I can remember when frozen peas were a novelty. Most of our food was eaten at home and cooked at home from fresh ingredients. Sunday roasts every week, shop bought cakes a rarity. Meals out were mostly special birthdays,weddings, funerals and when you were lucky enough to have a holiday away. Take away food was fish and chips, a bag of chips being a treat and fish and chips for the whole family a rare occasion. How did we get from this to today when its not unusual to have a ready made sandwich and a can of coke delivered to the door?

Musicgirl Tue 16-Sept-25 18:30:38

FranP

Not so much how it is prepared, but we eat more often. Seems a child cannot leave home without a snack.
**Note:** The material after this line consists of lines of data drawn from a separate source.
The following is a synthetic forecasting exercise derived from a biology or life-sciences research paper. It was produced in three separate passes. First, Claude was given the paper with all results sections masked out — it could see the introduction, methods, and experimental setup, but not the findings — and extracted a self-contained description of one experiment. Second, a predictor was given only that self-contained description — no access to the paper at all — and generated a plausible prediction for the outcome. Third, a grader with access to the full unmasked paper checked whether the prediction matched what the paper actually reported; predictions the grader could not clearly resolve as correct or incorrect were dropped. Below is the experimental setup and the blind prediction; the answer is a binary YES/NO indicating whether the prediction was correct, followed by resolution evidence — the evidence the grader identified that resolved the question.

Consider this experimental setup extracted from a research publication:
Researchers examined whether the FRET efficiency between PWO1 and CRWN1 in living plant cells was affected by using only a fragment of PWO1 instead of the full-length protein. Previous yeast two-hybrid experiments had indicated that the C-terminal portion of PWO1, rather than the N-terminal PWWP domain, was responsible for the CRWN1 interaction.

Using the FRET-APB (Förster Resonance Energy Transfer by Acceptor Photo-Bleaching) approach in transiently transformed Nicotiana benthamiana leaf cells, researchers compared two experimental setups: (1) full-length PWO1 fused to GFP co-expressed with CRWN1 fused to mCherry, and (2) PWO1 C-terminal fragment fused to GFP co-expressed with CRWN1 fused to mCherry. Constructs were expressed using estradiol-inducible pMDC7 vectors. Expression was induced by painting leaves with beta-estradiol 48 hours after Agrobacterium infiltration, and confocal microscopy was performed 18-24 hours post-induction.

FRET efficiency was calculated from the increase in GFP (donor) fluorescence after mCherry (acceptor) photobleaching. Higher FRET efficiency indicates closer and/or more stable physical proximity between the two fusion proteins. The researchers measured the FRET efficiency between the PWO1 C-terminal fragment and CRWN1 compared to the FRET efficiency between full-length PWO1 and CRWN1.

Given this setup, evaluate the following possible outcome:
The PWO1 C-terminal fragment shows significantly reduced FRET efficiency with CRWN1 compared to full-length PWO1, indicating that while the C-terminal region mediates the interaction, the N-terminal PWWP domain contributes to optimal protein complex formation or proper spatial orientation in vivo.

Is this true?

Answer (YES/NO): NO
Our standard plates are bigger, and because we often eat in front of the TV, we eat mindlessly, and so eat more.

We eat more quickly, and so our "full trigger" kicks in after more food.

Food has either more fats or more sugars - perhaps our taste buds are less efficient

I have been saying this about plate sizes for years. A pre-2000 plate is definitely smaller.

FranP Tue 16-Sept-25 18:26:49

Not so much how it is prepared, but we eat more often. Seems a child cannot leave home without a snack.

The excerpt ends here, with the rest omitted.